Was bedeutet der Tod des kleinen Kurt für die Liebe zum großen Kurt? Diese Fragen lassen vordergründig auf einen traurigen Roman mit Kummer und Tränen schließen. Doch das ist er nicht, jedenfalls nicht nur. Die Art wie Lena mit der Situation umgeht finde ich großartig. Immer wieder ergeben sich humorvolle Szenen, die den Kummer für Momente vergessen lassen und die Gedanken an eine Zukunft ohne den kleinen Jungen zulassen. Wie Sarah Kuttner diesen Humor sprachlich in die Handlung bettet, hat mich sehr, sehr berührt.

„Ich will ihm nicht sagen, dass irgendetwas weitergeht. Obwohl es das natürlich tut. Wir zahlen Rechnungen, seit Kurt nicht mehr da ist. Wir kochen, wir schlafen, wir arbeiten, wir leben einfach. Weil im Grunde natürlich allesallesalles weitergeht. Die Welt bleibt nicht für eine beschissene Sekunde stehen. Sie zögert noch nicht einmal.“

 

Nicht nur die Geschichte an sich, sondern auch die Sprache der Autorin hat mich gepackt, beeindruckt und geschüttelt.

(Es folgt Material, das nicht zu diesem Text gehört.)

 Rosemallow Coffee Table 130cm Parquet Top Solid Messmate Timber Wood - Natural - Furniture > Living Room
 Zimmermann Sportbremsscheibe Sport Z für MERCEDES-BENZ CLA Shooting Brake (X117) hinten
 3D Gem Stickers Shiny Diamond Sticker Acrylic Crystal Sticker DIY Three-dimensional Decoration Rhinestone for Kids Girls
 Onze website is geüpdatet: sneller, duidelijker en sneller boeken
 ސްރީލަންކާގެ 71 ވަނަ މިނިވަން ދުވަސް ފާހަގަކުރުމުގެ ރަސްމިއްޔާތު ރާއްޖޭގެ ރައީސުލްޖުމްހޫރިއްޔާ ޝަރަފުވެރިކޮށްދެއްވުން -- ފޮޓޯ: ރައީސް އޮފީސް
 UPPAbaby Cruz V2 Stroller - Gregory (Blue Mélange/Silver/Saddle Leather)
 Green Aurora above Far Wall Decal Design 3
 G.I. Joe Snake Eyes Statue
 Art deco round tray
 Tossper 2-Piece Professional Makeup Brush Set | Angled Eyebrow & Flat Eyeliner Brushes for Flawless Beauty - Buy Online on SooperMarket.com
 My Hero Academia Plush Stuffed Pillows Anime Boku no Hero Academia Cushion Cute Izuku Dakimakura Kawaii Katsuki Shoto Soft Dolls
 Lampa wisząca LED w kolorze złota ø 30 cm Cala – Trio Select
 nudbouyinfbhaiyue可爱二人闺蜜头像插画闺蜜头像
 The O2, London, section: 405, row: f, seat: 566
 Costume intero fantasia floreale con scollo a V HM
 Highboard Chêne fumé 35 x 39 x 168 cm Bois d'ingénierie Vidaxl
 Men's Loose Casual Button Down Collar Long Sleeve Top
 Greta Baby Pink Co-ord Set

„Überraschenderweise hinterlässt einen der Tod erst mal gar nicht traurig, sondern vor allem fassungslos. Er wirft eine dicke, undurchlässige Decke aus lähmendem Entsetzen über Hinterbliebene und versucht, sie darunter zu ersticken, weil man vollkommen versteinert und vom Schock entkräftet keine Energie hat, um die Decke zu lüften oder gar wegzustoßen. Man liegt einfach darunter, merkt, wie die Luft immer dünner wird, und beginnt, das eigene Dahinschwinden als angenehm zu empfinden. Als angebracht sogar. Ich kann Kurts Decke nicht heben. Ich habe es versucht. Wir liegen nicht unter derselben. Unter meiner tastet meine Hand immer wieder zu seiner Decke rüber, eine Öffnung suchend. Aber Kurts Decke ist schwerer als meine. Und sie ist vollkommen dicht. Auf allen Seiten.“

Anfang Juni hatte ich das Glück Sarah Kuttner auf einer Lesung in Düsseldorf zu begegnen und mein Buch signieren zu lassen. Die Lesung war klasse, ich habe Tränen gelacht. Kuttners Humor trifft meinen perfekt.

Mein Buch ist voller markierter schöner Sätze und verdient es sicher nochmal gelesen zu werden. Schon jetzt eines meiner Highlights 2019!

„Der Frühling kommt erst, nachdem Kurt gegangen ist. Ich weiß nicht, ob ich das rücksichtsvoll oder unangemessen finden soll. Der Garten explodiert scheinbar über Nacht in grellen Farben…… Alles, was vor wenigen Wochen noch knorrig und blattlos und trocken war, wird auf einmal dicht und satt und vor allem: lebendig! Wenn sich irgendwo eine Tür schließt, öffnet sich eine andere. Sagt man. In unserem Fall ein unfairer Deal.“

Übrigens wird das Hörbuch von Sarah Kuttner selber gelesen. Auch das ist überaus hörenswert!